# Stated exercise
Repeat word for word the passage of the AVX syntax question below that begins with the words containing "It's clear that" and ends with "one I needed).".

# Page excerpt
((

New AVX-instructions syntax

Question

I had a C code written with some intel-intrinsincs. After I compiled it first with avx and then with ssse3 flags, I got two quite different assembly codes. E.g:

AVX:

vpunpckhbw  %xmm0, %xmm1, %xmm2

SSSE3:

movdqa %xmm0, %xmm2
punpckhbw %xmm1, %xmm2

It's clear that vpunpckhbw is just punpckhbw but using the avx three operand syntax. But is the latency and the throughput of the first instruction equivalent to the latency and the throughput of the last ones combined? Or does the answer depend on the architecture I'm using? It's IntelCore i5-6500 by the way.

I tried to search for an answer in Agner Fog's instruction tables but couldn't find the answer. Intel specifications also didn't help (however, it's likely that I just missed the one I needed).

Is it always better to use new AVX syntax if possible?

))

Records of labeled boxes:
((

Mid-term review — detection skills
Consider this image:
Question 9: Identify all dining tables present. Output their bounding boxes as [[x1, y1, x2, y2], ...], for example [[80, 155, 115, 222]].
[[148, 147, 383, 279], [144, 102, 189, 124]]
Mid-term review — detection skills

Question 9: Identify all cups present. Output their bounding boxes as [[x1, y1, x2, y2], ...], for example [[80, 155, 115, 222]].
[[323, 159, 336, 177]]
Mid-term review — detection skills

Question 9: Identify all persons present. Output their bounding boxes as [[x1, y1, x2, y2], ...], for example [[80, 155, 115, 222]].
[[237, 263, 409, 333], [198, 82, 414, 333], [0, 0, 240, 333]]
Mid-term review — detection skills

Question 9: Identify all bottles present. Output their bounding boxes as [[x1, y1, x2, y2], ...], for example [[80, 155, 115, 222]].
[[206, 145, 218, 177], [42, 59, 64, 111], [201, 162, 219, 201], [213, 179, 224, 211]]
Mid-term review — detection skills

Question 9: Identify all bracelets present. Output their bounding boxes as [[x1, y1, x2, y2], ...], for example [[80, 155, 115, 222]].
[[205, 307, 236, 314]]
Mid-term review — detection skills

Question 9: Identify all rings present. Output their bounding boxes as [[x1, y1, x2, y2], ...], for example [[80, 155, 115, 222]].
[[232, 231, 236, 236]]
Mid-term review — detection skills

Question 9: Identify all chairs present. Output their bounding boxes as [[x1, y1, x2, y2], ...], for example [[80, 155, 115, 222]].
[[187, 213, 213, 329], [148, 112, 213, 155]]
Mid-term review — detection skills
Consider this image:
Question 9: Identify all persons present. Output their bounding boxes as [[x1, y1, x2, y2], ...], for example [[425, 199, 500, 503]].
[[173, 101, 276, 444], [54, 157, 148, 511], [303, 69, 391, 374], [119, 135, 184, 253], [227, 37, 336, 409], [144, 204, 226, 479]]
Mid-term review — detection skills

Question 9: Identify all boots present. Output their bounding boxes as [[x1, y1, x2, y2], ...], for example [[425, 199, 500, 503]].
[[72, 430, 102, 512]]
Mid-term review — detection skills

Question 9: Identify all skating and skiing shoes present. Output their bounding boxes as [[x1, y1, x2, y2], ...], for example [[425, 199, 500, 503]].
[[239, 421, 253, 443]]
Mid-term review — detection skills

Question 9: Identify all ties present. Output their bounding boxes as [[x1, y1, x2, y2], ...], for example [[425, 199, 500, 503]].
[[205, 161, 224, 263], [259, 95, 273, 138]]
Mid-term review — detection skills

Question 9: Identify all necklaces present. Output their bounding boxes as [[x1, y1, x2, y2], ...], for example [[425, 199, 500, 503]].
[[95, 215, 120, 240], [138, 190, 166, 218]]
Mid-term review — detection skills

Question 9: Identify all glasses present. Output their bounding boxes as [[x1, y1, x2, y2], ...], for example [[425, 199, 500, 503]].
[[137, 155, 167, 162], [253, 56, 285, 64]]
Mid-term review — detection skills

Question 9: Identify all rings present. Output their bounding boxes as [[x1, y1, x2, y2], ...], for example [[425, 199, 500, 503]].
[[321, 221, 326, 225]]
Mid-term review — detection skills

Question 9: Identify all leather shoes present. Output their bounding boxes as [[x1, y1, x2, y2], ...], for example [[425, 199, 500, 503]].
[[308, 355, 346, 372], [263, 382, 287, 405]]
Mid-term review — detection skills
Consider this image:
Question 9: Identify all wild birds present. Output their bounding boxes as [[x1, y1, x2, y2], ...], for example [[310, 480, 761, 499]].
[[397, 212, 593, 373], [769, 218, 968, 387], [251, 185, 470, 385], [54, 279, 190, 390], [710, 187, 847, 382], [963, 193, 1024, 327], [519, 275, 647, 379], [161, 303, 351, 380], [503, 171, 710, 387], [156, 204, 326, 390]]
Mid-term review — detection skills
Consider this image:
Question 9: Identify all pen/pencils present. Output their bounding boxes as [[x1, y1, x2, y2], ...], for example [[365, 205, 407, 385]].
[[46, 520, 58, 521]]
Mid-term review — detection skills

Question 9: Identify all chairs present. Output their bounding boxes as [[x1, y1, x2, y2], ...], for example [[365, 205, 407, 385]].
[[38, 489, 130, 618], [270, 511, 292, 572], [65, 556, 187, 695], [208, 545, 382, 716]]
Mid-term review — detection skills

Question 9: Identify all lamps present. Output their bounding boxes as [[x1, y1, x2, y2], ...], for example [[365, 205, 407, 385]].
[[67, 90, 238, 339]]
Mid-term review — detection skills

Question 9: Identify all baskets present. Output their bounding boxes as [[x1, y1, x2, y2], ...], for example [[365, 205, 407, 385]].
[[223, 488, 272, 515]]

))

# The solution
It's clear that vpunpckhbw is just punpckhbw but using the avx three operand syntax. But is the latency and the throughput of the first instruction equivalent to the latency and the throughput of the last ones combined? Or does the answer depend on the architecture I'm using? It's IntelCore i5-6500 by the way.

I tried to search for an answer in Agner Fog's instruction tables but couldn't find the answer. Intel specifications also didn't help (however, it's likely that I just missed the one I needed).